TRAVAIL DEMANDÉ
- 1) Répondez aux questions suivantes à partir du texte sur le sexisme au travail :
(a) Quelle information un·e recruteur·euse n'est-il pas en droit de demander à une candidate ?
(b) Quelle proportion de femmes estime qu'il est plus facile de « faire carrière » pour un homme ?
(c) Quelle disposition le texte recommande-t-il de faire figurer dans le règlement intérieur ?
- 2) Reprenez le texte sur le sexisme au travail à la suite de sa dernière phrase et poursuivez-le.

BLOC DE TEXTE
--
Contexte du délit : glissée en toute décontraction lors d’un entretien d’embauche entre les fameux « Parlez-moi de vous » et « Où vous voyez-vous dans 10 ans ? »
Traduction : ma bonne dame, un process de recrutement c’est du temps et de l’argent qu’on ne souhaite pas investir aujourd’hui, pour te trouver un·e remplaçant·e dans les 5 ans qui viennent. Ta vie perso ? Mais, quelle vie perso ?
Pourquoi c’est grave : parce que c’est déjà pénible de la part de sa belle-mère chaque dimanche midi, mais dans le cadre d’un entretien professionnel c’est tout bonnement illégal : un·e recruteur·euse n’est pas en droit de demander à une candidate une information sur sa vie privée en vue d’évaluer ses capacités à occuper un poste.
Résolution : on garde ses questions indiscrètes pour son prochain crush et on s’en tient à la description des conditions inhérentes au poste (horaires atypiques, déplacements, etc.), en laissant le soin à la candidate d’évaluer sa compatibilité avec sa vie personnelle. Et on n’oublie pas de se demander si se priver du vivier conséquent de talents composé des femmes désirant un ou plusieurs enfant(s) est vraiment un bon calcul…

« Tu peux nous faire un café stp ? »

Contexte du délit : lâchée le plus souvent avec un clin d’œil entendu, avant de chercher la personne adéquate pour rédiger le compte rendu de la réunion. À tien, c’est encore elle ?
Traduction : on préfère réfléchir et agir entre nous, mais puisque tu es là autant te trouver quelque chose à faire non ?
Pourquoi c’est grave : demander à une femme de préparer un café comme s’il était « normal » qu’elle réalise cette tâche dans le cadre de ses prérogatives, ou qu’elle est « la mieux placée » pour rendre ce service, compte parmi les comportements excluants caractéristiques du sexisme au travail. Entendons-nous bien : c’est anormal, irrespectueux et rabaissant.
Résolution : 9 femmes sur 10 considèrent qu’il est plus facile de « faire carrière » pour un homme. Il est donc urgent d’inverser la tendance et de faire prendre conscience à tou·te·s que l’égalité hommes/femmes n’est pas qu’un beau principe, mais un droit. Pour affirmer vos convictions sur ce sujet en tant que décisionnaire, il est utile de faire figurer dans votre règlement intérieur une disposition relative aux comportements à adopter entre hommes et femmes, tout en promouvant une politique incitant à la vigilance sur le lieu de travail en matière de propos et de comportements sexistes.

« L’idéal ce serait que tu viennes avec nous voir ce client et si tu peux mettre une jupe, c’est encore mieux… »
--
LIGNES DE DONNÉES
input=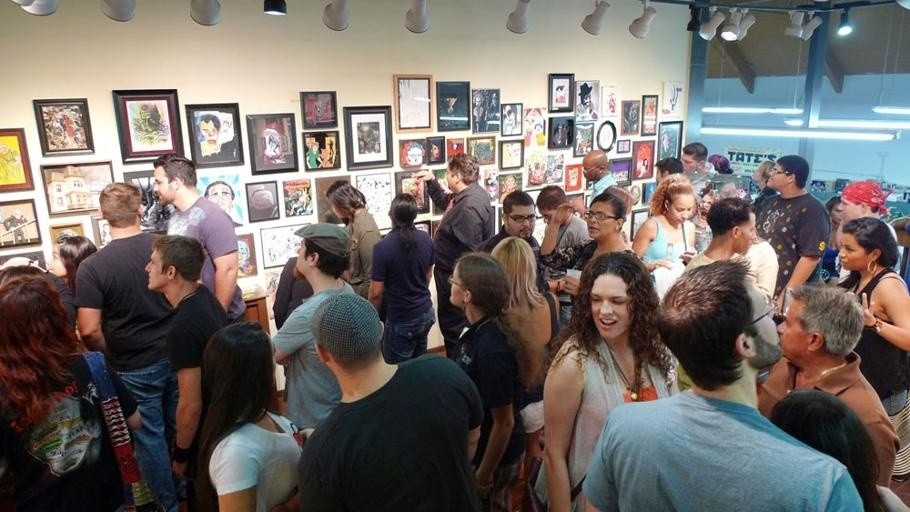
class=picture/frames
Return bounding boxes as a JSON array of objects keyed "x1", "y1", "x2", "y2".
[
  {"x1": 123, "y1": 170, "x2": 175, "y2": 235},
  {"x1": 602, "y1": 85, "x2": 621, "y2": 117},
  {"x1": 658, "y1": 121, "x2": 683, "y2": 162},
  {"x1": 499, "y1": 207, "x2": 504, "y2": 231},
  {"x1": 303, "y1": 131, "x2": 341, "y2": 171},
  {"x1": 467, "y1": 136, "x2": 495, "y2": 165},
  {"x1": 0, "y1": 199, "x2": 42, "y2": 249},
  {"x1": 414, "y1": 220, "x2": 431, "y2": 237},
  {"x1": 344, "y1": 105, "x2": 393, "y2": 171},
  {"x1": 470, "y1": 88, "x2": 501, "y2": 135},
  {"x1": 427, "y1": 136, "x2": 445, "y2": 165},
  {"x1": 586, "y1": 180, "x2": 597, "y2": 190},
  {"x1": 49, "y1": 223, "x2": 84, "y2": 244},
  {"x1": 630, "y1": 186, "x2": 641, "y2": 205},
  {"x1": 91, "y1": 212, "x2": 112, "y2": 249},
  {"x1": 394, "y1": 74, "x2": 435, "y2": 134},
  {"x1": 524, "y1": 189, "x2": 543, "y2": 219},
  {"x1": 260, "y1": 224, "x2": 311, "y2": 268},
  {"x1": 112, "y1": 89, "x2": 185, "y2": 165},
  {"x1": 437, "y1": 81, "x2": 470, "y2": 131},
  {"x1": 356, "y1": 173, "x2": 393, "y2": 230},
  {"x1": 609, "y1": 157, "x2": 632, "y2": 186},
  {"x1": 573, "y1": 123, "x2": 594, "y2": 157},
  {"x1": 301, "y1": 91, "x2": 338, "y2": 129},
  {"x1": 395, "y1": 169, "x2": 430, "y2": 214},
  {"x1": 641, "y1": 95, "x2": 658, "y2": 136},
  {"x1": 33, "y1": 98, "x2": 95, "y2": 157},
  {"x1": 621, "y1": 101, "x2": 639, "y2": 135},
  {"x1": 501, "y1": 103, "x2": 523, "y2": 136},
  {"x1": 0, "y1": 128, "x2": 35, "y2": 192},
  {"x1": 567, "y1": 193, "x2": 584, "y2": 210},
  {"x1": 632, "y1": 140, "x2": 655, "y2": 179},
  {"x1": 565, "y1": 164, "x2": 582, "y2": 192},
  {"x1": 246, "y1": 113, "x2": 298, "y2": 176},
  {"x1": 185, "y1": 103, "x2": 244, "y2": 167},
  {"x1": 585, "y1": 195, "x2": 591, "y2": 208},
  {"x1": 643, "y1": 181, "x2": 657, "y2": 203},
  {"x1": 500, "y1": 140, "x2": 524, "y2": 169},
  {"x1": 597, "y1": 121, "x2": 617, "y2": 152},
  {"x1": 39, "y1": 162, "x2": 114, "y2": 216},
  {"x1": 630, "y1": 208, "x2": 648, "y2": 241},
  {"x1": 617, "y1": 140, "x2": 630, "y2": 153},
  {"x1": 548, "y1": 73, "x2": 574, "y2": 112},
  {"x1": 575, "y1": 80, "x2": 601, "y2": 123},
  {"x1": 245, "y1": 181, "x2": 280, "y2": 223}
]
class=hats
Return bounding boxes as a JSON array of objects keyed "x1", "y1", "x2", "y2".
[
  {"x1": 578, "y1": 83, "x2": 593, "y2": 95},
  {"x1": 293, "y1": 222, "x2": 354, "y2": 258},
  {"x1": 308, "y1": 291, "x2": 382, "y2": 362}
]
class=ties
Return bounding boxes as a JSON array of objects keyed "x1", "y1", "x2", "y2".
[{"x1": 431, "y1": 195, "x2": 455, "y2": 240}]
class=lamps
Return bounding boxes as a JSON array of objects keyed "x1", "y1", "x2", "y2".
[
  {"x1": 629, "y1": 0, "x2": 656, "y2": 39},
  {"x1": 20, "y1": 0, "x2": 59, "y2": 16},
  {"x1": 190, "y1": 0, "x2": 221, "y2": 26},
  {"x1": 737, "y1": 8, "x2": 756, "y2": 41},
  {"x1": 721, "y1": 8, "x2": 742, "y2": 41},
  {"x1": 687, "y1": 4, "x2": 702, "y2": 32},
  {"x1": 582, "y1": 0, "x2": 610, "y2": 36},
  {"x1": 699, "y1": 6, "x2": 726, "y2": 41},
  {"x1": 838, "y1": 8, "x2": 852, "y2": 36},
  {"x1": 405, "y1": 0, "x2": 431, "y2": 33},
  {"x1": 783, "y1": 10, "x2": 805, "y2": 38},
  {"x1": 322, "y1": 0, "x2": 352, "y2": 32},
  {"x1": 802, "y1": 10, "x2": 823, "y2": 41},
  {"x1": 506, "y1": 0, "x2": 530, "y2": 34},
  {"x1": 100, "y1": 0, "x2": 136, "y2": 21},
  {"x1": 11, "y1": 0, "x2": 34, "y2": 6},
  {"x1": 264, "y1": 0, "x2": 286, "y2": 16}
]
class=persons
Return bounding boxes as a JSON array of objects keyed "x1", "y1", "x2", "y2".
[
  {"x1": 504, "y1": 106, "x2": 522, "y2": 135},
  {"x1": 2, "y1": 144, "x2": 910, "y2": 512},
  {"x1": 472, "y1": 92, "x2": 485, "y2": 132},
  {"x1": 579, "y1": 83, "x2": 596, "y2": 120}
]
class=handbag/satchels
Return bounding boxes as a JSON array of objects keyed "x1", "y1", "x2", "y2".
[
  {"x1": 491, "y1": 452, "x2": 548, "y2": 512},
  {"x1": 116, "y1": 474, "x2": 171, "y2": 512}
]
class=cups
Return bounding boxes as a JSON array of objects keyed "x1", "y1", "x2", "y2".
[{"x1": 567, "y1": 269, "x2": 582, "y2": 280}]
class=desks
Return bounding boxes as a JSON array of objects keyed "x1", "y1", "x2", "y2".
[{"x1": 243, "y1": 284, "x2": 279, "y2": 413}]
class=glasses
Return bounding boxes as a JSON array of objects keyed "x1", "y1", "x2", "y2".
--
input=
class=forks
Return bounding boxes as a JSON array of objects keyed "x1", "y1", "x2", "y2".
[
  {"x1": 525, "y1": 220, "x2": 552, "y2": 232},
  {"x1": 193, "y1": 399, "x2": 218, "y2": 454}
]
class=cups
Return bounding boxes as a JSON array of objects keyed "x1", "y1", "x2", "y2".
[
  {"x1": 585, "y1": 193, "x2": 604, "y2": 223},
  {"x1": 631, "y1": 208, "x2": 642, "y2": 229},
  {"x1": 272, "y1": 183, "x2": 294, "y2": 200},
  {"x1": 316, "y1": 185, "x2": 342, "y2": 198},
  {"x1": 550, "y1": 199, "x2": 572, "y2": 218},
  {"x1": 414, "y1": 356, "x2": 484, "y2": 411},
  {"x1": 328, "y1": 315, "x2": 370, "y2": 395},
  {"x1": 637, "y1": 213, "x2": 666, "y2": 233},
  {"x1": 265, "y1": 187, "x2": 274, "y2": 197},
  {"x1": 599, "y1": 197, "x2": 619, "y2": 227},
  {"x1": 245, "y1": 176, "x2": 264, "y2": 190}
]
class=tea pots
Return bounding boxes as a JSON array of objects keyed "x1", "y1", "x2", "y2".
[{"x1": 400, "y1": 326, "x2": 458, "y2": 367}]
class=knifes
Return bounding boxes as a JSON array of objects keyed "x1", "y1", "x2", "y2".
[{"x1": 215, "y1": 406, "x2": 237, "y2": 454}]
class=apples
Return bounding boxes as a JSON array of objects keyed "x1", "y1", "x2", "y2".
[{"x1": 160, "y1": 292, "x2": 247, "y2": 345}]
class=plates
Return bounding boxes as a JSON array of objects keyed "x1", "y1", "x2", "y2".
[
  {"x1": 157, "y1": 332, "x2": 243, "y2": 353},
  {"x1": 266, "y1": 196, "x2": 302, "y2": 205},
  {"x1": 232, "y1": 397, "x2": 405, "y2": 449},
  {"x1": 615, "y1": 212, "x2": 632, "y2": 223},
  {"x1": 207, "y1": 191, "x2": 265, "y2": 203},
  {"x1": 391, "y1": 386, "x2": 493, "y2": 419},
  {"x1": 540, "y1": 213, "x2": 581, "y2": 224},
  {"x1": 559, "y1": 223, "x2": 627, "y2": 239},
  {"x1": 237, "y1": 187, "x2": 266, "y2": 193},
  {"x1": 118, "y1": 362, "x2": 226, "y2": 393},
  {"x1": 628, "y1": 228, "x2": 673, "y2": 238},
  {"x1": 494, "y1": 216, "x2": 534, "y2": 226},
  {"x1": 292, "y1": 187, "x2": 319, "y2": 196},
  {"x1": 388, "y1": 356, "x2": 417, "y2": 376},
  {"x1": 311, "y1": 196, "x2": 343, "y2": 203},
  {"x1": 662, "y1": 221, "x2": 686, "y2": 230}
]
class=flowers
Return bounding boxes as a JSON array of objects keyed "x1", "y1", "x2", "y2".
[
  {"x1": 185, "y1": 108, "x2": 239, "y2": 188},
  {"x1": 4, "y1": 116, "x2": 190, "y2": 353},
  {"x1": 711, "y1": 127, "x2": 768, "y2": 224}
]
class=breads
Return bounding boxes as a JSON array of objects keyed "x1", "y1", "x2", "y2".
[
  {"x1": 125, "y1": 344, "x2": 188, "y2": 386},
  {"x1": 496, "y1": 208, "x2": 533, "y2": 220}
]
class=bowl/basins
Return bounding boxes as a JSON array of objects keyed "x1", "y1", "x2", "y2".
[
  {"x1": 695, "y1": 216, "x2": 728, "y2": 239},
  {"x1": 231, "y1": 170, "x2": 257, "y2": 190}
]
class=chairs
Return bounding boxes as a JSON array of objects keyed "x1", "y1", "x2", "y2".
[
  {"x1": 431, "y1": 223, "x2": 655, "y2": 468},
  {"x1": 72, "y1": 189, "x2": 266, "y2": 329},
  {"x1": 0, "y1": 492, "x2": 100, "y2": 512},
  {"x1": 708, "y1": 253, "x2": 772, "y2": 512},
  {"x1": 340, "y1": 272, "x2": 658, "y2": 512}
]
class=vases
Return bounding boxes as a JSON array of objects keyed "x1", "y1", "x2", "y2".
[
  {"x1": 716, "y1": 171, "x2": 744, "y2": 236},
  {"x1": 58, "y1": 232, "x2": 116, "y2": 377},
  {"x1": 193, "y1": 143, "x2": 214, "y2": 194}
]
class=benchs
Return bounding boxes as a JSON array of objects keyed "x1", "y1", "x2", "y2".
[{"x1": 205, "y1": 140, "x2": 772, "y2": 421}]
--
RÉPONSES RÉDIGÉES
- 1)
(a) Une information sur sa vie privée en vue d'évaluer ses capacités à occuper un poste.
(b) 9 femmes sur 10.
(c) Une disposition relative aux comportements à adopter entre hommes et femmes.

- 2)
Contexte du délit : mentionnée en prépa d’une réunion stratégique avec un client on ne peut plus recommandable, qui a un goût sûr pour les blondes paraît-il (on ne parle pas des bières évidemment).
Traduction : tes hard ou tes soft skills importent peu, est-ce seulement utile de dire que ton embauche tient à une partie de chifoumi sur ta photo de CV ? Si j’étais toi, je le prendrai comme un compliment.
Pourquoi c’est grave : le contrat de travail qui scelle la relation entre votre salariée et votre entreprise repose basiquement sur un échange de compétences clés contre rémunération. Et scoop ! Ces compétences ne tiennent pas compte de sa possible capacité à séduire une bande de machistes grâce à sa plastique (le droit de cuissage est révolu, dieu merci), mais bien de mettre en œuvre les missions de sa fiche de poste et de remplir les objectifs qui y sont attachés.
Résolution : pour aller plus loin en matière d’égalité de considération et de traitement entre hommes et femmes, le bon outil peut être la création d’une charte éthique. Vous pourrez ainsi y faire figurer la définition même du sexisme ordinaire, en rappeler l’interdiction tout en détaillant les différents comportements prohibés dans votre structure entre vos collaborateur·rices, mais également avec vos fournisseurs, client·es, etc.

« Vous êtes si sensibles, vous, les femmes… Vous prenez tout à coeur »

Contexte du délit : balancée sans sensibilité aucune (c’est le cas de le dire) par la brute d’un monde archaïque.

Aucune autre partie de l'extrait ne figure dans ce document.